I have always been interested in photography, and have a few amateur shots that are quality shots for an amateur. Perhaps a professional might find critical details to be substandard.
When the bug hit me again, I had to have a new camera, and once I had the new camera in hand, I had to learn how to use it. This explains the two-hundred, or so, shots of a yellow tulip. After about fifty or so of the same imaged repeated over and over again, I was ready to scream, and started doing block deletes. If it was a yellow tulip it was deleted.
Then I thought to post this one image, and explain why there were two-hundred images of a yellow tulip.
Excruciatingly boring technical details follow; skip if you are not interested in photography.
First, proper exposure. In the days of film, post processing in the dark room could save a poorly exposed negative. In fact, then, as now, post production often takes a nice picture and makes it extraordinary. In the modern digital age, correcting exposure is a simple mouse click on a symbol (if only you can remember which one).

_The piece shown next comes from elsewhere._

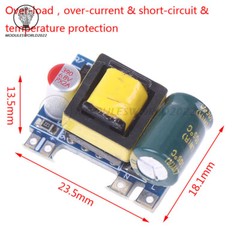 10PCS Mini AC-DC 110V 120V 220V 230V To 5V Converter Board Module Power Supply
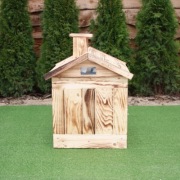 Skrzynia wędzarnicza z drzwiami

Second, proper exposure is determined by shutter speed and aperture. Depth of field (focus) is determined by focal length and aperture. A long lens (300mm) gives a very nice degree of magnification, and a wide-open aperture gives a very shallow depth of field where only a small part of the image is in focus.
(See the bird)
Stopping down the lens, to something like F8-F11 gives greater depth of field; more of the image is in focus, and it corrects for any focusing error by the photographer. My eyesight is getting bad, and getting focus right takes special effort. Even with auto focus camera and lens, the camera might not focus on what you want. I’ve had to reject images where the camera focused on a branch in the foreground, not the wild creature in the back ground that was the intended center of interest in the image. Also, you can’t see the LCD display in bright sunlight, so you don’t know you have a bad shot until you get inside.
Closing the aperture down means slowing the shutter speed; go too far and you get fuzzy images because of ‘camera shake.’ You need a tripod, and not a cheap one. I have seen ‘camera shake’ with the camera on a tripod and the 300mm lens. You need the higher shutter speed, and the open aperture, and you have to check the auto focus.
Now you begin to see the long list of things that can go wrong: exposure, shutter speed, aperture, focus, composition. Lighting is a whole ‘nuther topic. Professionals write books just on lighting.
So just get an average, mid-range, point and shoot and don’t worry about the technical details. Sure, you can do that. Concentrate on composition, and being ready for snap shots. Watch your background, and move around. Get to know your tools, and practice. Lots of practice, like two-hundred shots of a yellow tulip.
Thunderstorm moving in. Power could go out at any moment.